ZARK, C. Derrida politique: la déconstruction de la souveraineté. Paris, Revue Cités, n°30, 2007.

SAAVEDRA, A.; FIDALGO, H.Hostilidades y hospitalidades. Memoria de un evento sobre Jacques Derrida. Colombia: Universidad Externado de Colombia e Universidad de los Andes, 2015.





1Essa crueldade estatal foi explorada, particularmente, pelo próprio Freud. (FREUD, S. Considerações atuais sobre a guerra e a morte. In: Obras completas (volume 12). São Paulo: Companhia das Letras, 2010).

2 Nietzsche: “E, assim como a criança e o artista, o fogo eternamente vivo joga, constrói e destrói, na inocência” (DERRIDA, 1967, p.367).

3Segundo a observação de Nietzsche em O crepúsculo dos ídolos, que Derrida cita em 1967 – de que não se trata de negar ou se purificar da crueldade (por meio da catarse, por exemplo), mas de atravessá-la: “Não se trata de se liberar do terror e da piedade, nem de se purificar de um afeto perigoso por uma descarga veemente – é o que pensava Aristóteles; mas bem, atravessando o terror e a piedade, ser em si mesmo a alegria eterna do por vir – essa alegria que encerra também nela a alegria de destruir” (DERRIDA, 1967, p.344).

○ ○ ○ ○ ○ ○ ○

Tarefa
Reproduza na íntegra o texto de origem, com as referências bibliográficas e as notas sobre Derrida, sem qualquer alteração. Os registros não têm qualquer papel nesta tarefa.

Conteúdo dos registros

○ ○ ○ ○ ○ ○ ○

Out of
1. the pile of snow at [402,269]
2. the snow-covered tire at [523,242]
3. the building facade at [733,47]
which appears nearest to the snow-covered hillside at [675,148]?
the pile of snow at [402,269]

○ ○ ○ ○ ○ ○ ○

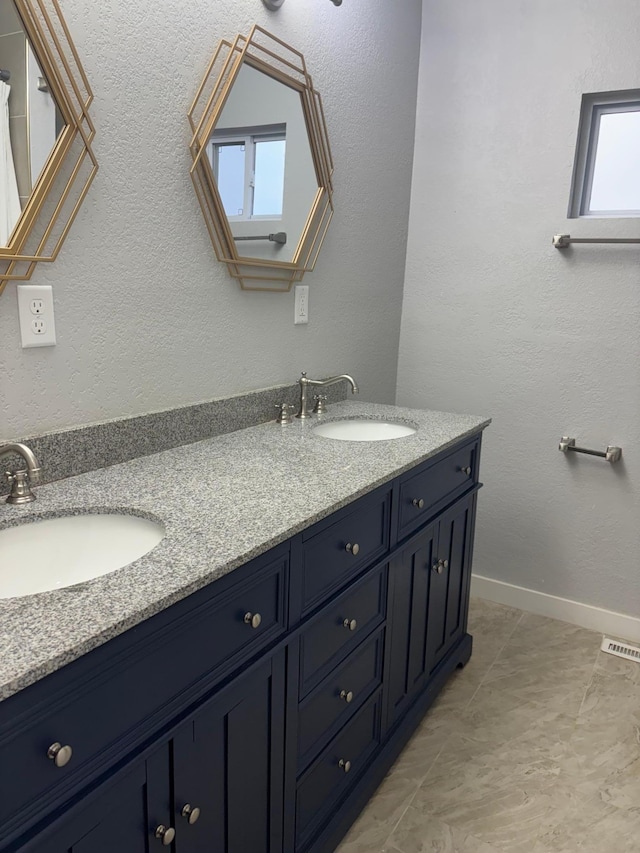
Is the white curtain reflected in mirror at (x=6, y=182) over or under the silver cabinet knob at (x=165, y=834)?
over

○ ○ ○ ○ ○ ○ ○

Resposta esperada
ZARK, C. Derrida politique: la déconstruction de la souveraineté. Paris, Revue Cités, n°30, 2007.

SAAVEDRA, A.; FIDALGO, H.Hostilidades y hospitalidades. Memoria de un evento sobre Jacques Derrida. Colombia: Universidad Externado de Colombia e Universidad de los Andes, 2015.





1Essa crueldade estatal foi explorada, particularmente, pelo próprio Freud. (FREUD, S. Considerações atuais sobre a guerra e a morte. In: Obras completas (volume 12). São Paulo: Companhia das Letras, 2010).

2 Nietzsche: “E, assim como a criança e o artista, o fogo eternamente vivo joga, constrói e destrói, na inocência” (DERRIDA, 1967, p.367).

3Segundo a observação de Nietzsche em O crepúsculo dos ídolos, que Derrida cita em 1967 – de que não se trata de negar ou se purificar da crueldade (por meio da catarse, por exemplo), mas de atravessá-la: “Não se trata de se liberar do terror e da piedade, nem de se purificar de um afeto perigoso por uma descarga veemente – é o que pensava Aristóteles; mas bem, atravessando o terror e a piedade, ser em si mesmo a alegria eterna do por vir – essa alegria que encerra também nela a alegria de destruir” (DERRIDA, 1967, p.344).